We have received a security report from a researcher on our Discourse-hosted instance. I went over it and some of the details are not clear to me, due to my lack of understanding of the platform.
I read the security guidelines, and it appears we need to submit it via HackerOne. The issue is I can either ask them to report directly, or do it myself (and possibly lose information in translation, given my knowledge gap).
Should I just forward the report to your email instead? In that case, I fear it might not be prioritized (you mention that in the guidelines).
Sorry about these questions, I am just trying to figure out what to do next. Thanks for your guidance, we love what you all do for us!
It’s almost certainly bogus. “Security Spam” is a big problem. But responding to them with “Oh, thanks very much! We’re very happy that you have found this serious issue. Please report it to Hacker One at your earliest convenience to get the money that you so rightly reserve.” is likely how to prove to your superiors that you’re doing your job while also shutting up the spammers.
Hah! I do think the report is legit. I would not have come here otherwise seeking advice.
In any case I understand the sentiment, I am the solo-devops person for our all our platforms and it does get annoying with some of these “beg-bounty” hunters. I share your frustration though.
In this case it is not unsolicited, I read and verified the report submitted to us via our own security policy channels. We have enough sophistication to cut down generic spam. The report appears to be a legit bug (if not a security issue yet, pending investigation).
I do not want people reaching here dismissing every report, especially if they lack complete working knowledge of Discourse internals.

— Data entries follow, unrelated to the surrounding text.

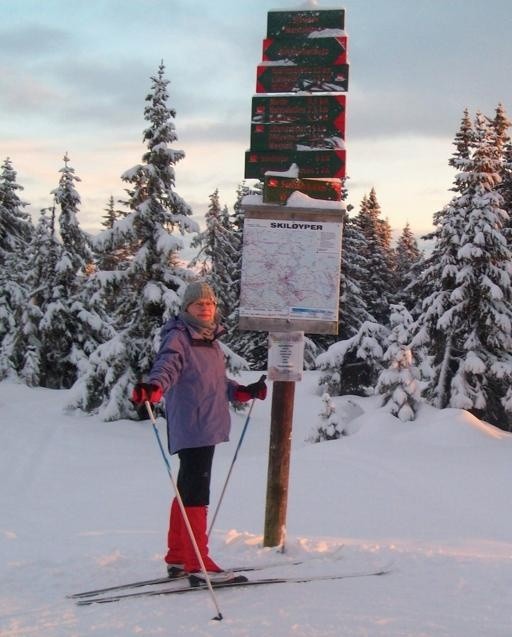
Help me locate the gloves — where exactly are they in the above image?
[234,381,267,403]
[132,382,164,405]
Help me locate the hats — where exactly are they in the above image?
[181,282,218,312]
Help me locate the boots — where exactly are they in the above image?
[181,506,248,587]
[166,497,184,578]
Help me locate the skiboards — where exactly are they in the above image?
[65,545,396,605]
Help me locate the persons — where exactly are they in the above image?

I marked an earlier answer by the staff as the correct way to go about this, that is submit all reports to HackerOne.
In the past years, we and some of our clients have had multiple cases of a security researcher turning to our client or to us with serious security issues that they later reported via HackerOne.
Security researchers are not always focused on the platform; sometimes they’re looking at the network or services tied to a specific company or community. In such a case it feels natural for them to report it to the actual owner of the forum instead of the developers of the software.
An additional complexity is that the security issues could have also been caused by a bespoke plugin or specific configuration.